The thing about colorwork
~on trying new techniques, and learning to carry all the things
The thing nobody told me about colorwork knitting is that it’s really quite easy – especially Fair Isle colorwork, where you only have to orchestrate two strands of yarn at any one time. It turns out that working with several colors at once is enjoyable, relaxing, and rewarding. In fact, it’s the most instantly gratifying kind of knitting there is. Even after working a scant ten rows, you can clearly see a motif emerging. As soon as you notice it, you immediately have the feeling of having accomplished something. After all, the whole point of colorwork is what you do with the colors; without that, it’s just plain old stockinette!
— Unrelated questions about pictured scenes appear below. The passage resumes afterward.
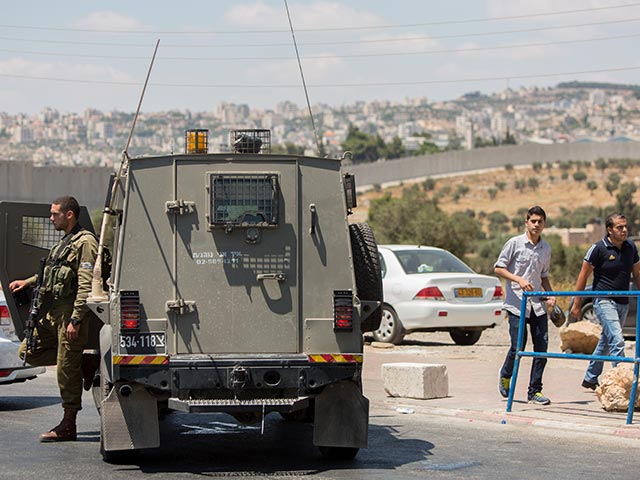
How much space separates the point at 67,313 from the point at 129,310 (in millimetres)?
1593

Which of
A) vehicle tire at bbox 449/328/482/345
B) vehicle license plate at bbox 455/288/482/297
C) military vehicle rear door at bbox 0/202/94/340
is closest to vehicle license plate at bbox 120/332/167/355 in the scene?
military vehicle rear door at bbox 0/202/94/340

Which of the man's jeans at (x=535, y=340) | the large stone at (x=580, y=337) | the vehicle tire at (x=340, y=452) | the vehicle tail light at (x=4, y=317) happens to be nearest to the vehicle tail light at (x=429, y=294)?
the large stone at (x=580, y=337)

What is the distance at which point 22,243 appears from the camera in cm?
1177

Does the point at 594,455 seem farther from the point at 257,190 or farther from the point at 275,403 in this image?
the point at 257,190

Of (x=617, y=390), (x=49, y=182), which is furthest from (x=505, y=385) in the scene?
(x=49, y=182)

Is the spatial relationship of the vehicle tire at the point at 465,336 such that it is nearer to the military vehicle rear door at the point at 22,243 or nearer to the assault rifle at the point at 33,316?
the military vehicle rear door at the point at 22,243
Generally speaking, when I knit things, they only come in one, single, absolutely correct color at a time. Once having seen the finished item in my mind’s eye, I’ll go to great lengths to get exactly that color. For the sake of that one perfect skein, I will spend hours upon hours searching for and sourcing from multiple destashes (yarn other people don’t want anymore), hopping around to yarn stores that are hours apart, over-dyeing yarn I am already in possession of, or dyeing and spinning my own yarn, from scratch (which is sometimes easier, and less time consuming!). And that’s just for one skein. When there are multiple colors, plural, in a project, I can easily get caught up for well nigh on a month or more, setting straight every value, tone, and shade before even considering picking up a pair of knitting needles.
Like this hat. It should have been simple; it IS simple. Gloriously simple, in the way only an incredibly well-designed thing can be. And as with so many of my projects, I had a vision. Of fluffy, curly-locked, natural-wool-colored sheep, on a handknit field of some-colors-or-other (the colors of that certain spin-a-long fiber, in particular…), with softly glistening, slightly sparkling, snowy white “snow” yarn falling gently from a cloudless “sky”. Essentially: I excel at making beautifully simple things artfully complicated. Lucky for me, I had the perseverance (and coincidentally had sufficient time during a vacation) to create the yarns of my dreams. Color problems solved!
Then I started knitting.
I’m just going to come out and say right now, that when those Shetland and Fair Islanders hit upon creating elaborate-looking colorwork patterns while only using two colors in any single row, it was – and is – sheer genius. I, on the other hand, in my untried, untested, and inexperienced foray into such things, took a nice three color pattern and inadvertently turned it into a seven color pattern, with five of those colors appearing in a few single rows. Oops./Whee!
On the one hand, the finished product came out great, and I love it, and accompanying mitts are already on the way. On the other hand… well, let’s just say those seven colors made two color knitting seem like a breeze (which it is, really). Truly, carrying five colors wasn’t hard or bad, it was just a lot more like Tetris than I fairly want my knitting to regularly be. And also – I need to have an footnote here about BFL. For some reason, every spinner I know jumps all over BFL (Blue Faced Leicester, a breed of sheep). It’s the “background yarn” in this hat (the “meadow” and the “sky”). Don’t get me wrong, it’s a nice fiber to spin, and it dyes very well, and the finished yarn looks great, especially when it has silk added in. I just can’t seem to be able to wear it, except on my head (although, for certain, I’m going to go through the itchy agony to wear these glorious mitts for a few hours at a time, once they’re done). Even just thinking about putting a BFL scarf around my neck makes me squirm; and BFL is soft. I’ve seen people snuggle up in high collared grey masham sweaters and not even twitch. I am amazed by, and envy, those people, and I would spin and knit what I consider “wool with character” for them, all day long. Not so for me. I’ve spent the past several weeks picking stray BFL fibers off of everything I own. Not because they look bad, stuck to whatever they’re stuck to, but because I can feel them, and they’re irritating! I do believe I’m about to become a very picky crafter when it comes to my own skin. The personal wearable wools campaign is ON.